Rate Limiting Algorithms

The common rate-limiting algorithms, what each one trades off, and the race conditions you have to design around.

distributed-systemsrate-limitingalgorithmsredis

Jan 12, 2026 · 18 min

Why algorithms matter

A rate limiter answers one question on every request: has the caller exceeded their limit? The counting itself is simple. Doing it across distributed processes, surviving concurrent writes, and staying under a millisecond of latency is where it gets interesting.

The algorithm you pick decides:

How much memory each active client costs you
Whether traffic bursts are allowed (and by how much)
How accurately the limit is enforced
How complex the atomic operation has to be

There’s no universally correct choice. Pick the one that matches the traffic shape you actually have. Five algorithms show up over and over, roughly in order of implementation complexity:

Fixed window counter
Sliding window log
Sliding window counter
Token bucket
Leaky bucket

For each, we walk through the concept, a Jedis implementation in Java, the race condition the naive version has, and the Lua script that fixes it. The state store is Redis throughout. It’s the standard choice for rate limiting: in-memory speed, atomic primitives, built-in key expiration.

Fixed window counter

Concept. Divide time into fixed-size windows aligned to wall clock (e.g. one-minute windows). Keep a counter per (client, window). Each request increments the counter; reject if it exceeds the limit. Reset happens automatically via Redis key TTL.

The mental model: one bucket per window, you tally every request that arrives in the current bucket.

boolean allow(String clientId, Jedis jedis) {
    long window = System.currentTimeMillis() / WINDOW_MS;
    String key = "rl:" + clientId + ":" + window;

    long count = jedis.incr(key);
    if (count == 1) {
        jedis.expire(key, (int) (WINDOW_MS / 1000));
    }

    return count <= LIMIT;
}

The race. INCR and EXPIRE are two separate Redis commands. If the process dies between them the key never gets a TTL and stays in Redis forever, a slow memory leak. Under high concurrency, two requests can both INCR a fresh key, both see count == 1, and both call EXPIRE (harmless but wasteful).
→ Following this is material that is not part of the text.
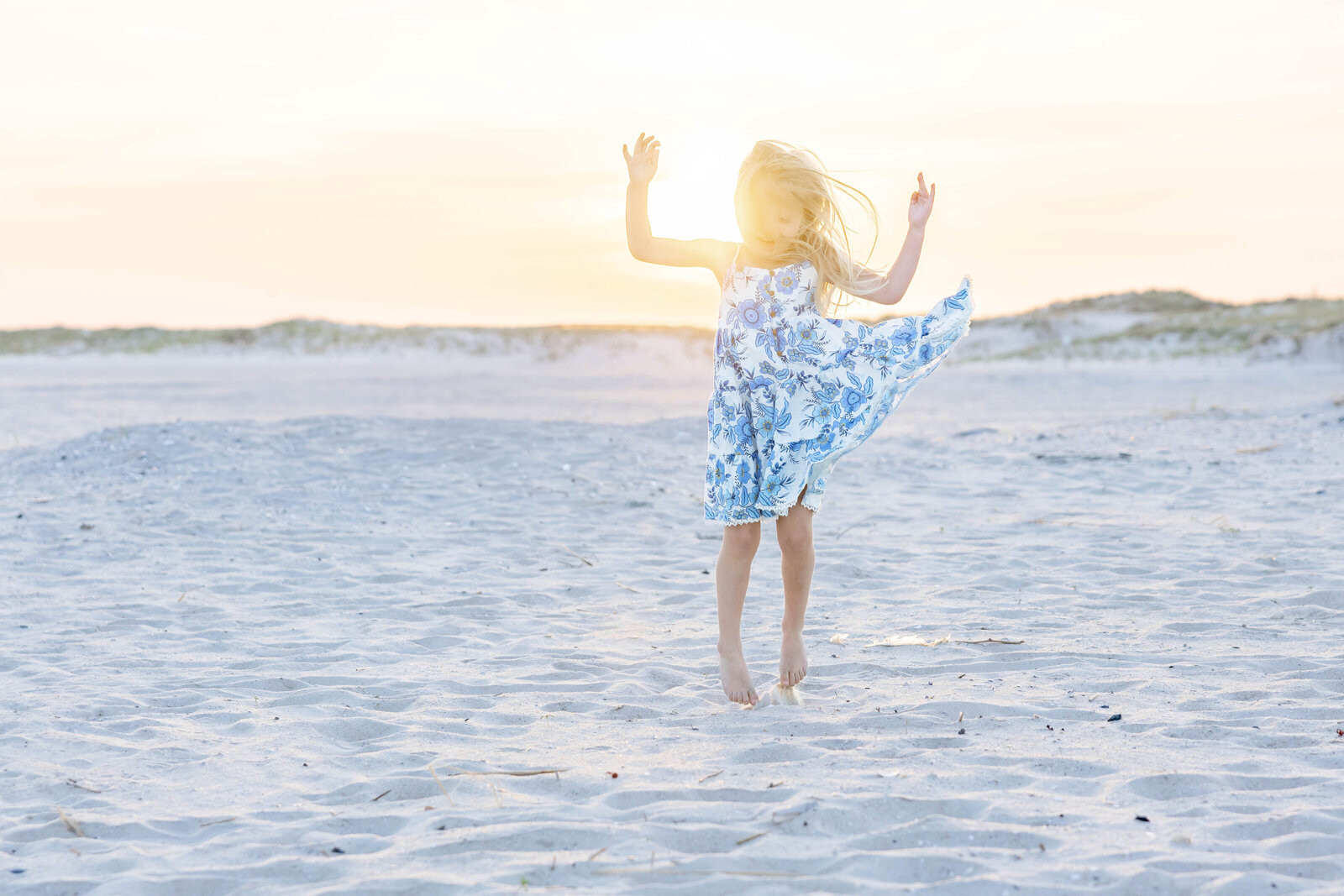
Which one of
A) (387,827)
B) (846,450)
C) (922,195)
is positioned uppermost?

The fix is a Lua script. Redis executes Lua atomically against a single key, so the entire INCR + EXPIRE + return happens as one unit:

-- KEYS[1]: rate-limit key
-- ARGV[1]: limit
-- ARGV[2]: window TTL in seconds
local count = redis.call('INCR', KEYS[1])
if count == 1 then
    redis.call('EXPIRE', KEYS[1], ARGV[2])
end
return count <= tonumber(ARGV[1]) and 1 or 0

Called from Java:

boolean allow(String clientId, Jedis jedis) {
    long window = System.currentTimeMillis() / WINDOW_MS;
    String key = "rl:" + clientId + ":" + window;

    Long result = (Long) jedis.eval(
        FIXED_WINDOW_SCRIPT, 1, key,
        String.valueOf(LIMIT),
        String.valueOf(WINDOW_MS / 1000)
    );
    return result == 1L;
}

Trade-offs. Memory-cheap (one counter + TTL per active client), trivial to reason about. The flaw is window boundaries: a client can fire LIMIT requests in the last second of one window and LIMIT more in the first second of the next. That’s 2 × LIMIT in two seconds, which a strict reading of “N per minute” wouldn’t allow.
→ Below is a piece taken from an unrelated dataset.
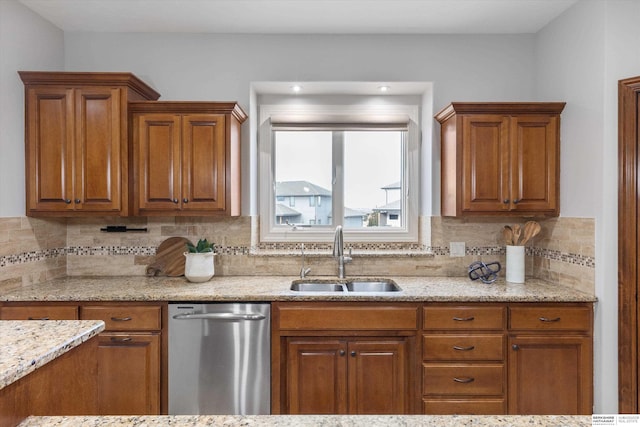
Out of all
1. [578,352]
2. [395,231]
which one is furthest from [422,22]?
[578,352]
Use when simplicity matters more than precision and occasional 2× bursts at window boundaries are tolerable.

Sliding window log

Concept. Drop the windowing entirely. Keep a log of every request’s timestamp. On each request: drop entries older than now - window, count what’s left, accept if count is below limit and append the new timestamp.
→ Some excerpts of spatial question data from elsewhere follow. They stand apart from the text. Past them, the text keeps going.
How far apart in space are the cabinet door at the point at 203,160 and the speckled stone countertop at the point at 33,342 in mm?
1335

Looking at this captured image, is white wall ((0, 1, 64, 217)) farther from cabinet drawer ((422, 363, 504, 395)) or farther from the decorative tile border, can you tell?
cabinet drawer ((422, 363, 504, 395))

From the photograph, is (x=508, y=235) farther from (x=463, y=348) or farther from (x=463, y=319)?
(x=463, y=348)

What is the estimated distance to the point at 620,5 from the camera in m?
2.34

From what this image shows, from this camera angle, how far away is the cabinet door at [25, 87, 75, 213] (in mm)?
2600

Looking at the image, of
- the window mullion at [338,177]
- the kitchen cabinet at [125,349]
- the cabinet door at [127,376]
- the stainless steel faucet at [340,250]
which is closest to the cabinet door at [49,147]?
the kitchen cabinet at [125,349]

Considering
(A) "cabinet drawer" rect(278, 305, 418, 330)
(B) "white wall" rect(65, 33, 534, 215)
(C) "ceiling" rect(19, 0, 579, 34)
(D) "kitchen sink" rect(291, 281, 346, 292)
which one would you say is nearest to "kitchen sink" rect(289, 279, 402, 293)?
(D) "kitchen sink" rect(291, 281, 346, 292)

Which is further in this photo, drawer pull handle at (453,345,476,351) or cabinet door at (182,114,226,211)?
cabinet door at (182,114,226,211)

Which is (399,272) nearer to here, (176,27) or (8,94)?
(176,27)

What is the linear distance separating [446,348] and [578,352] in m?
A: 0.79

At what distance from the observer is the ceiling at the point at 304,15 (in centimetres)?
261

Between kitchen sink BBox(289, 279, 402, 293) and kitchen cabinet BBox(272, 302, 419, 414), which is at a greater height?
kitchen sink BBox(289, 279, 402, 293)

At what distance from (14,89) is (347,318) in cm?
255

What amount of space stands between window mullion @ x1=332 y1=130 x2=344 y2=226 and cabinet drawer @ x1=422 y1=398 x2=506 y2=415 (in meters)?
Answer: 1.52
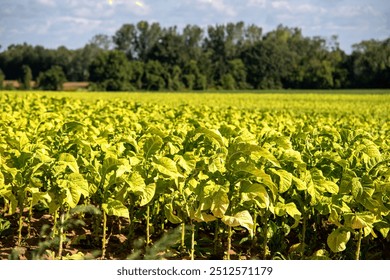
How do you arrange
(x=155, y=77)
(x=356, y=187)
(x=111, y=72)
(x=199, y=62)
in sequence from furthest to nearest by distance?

This is the most accurate algorithm. No windows to game, no approximation. The “window” slides continuously with now.

Memory model: one entry per request currently in the window. A 100 req/min limit means up to 100 entries per active client at any given moment. Across millions of clients, memory grows linearly with traffic volume.

boolean allow(String clientId, Jedis jedis) {
    long now = System.currentTimeMillis();
    String key = "rl:" + clientId;

    jedis.zremrangeByScore(key, 0, now - WINDOW_MS);
    long count = jedis.zcard(key);
    if (count >= LIMIT) return false;

    jedis.zadd(key, now, String.valueOf(now));
    jedis.expire(key, (int) (WINDOW_MS / 1000));
    return true;
}

The state is a Redis sorted set (ZSET) where the score is the timestamp. ZREMRANGEBYSCORE does a range-delete on old entries, ZCARD counts what’s left, ZADD records the new request with the current timestamp as both score and value.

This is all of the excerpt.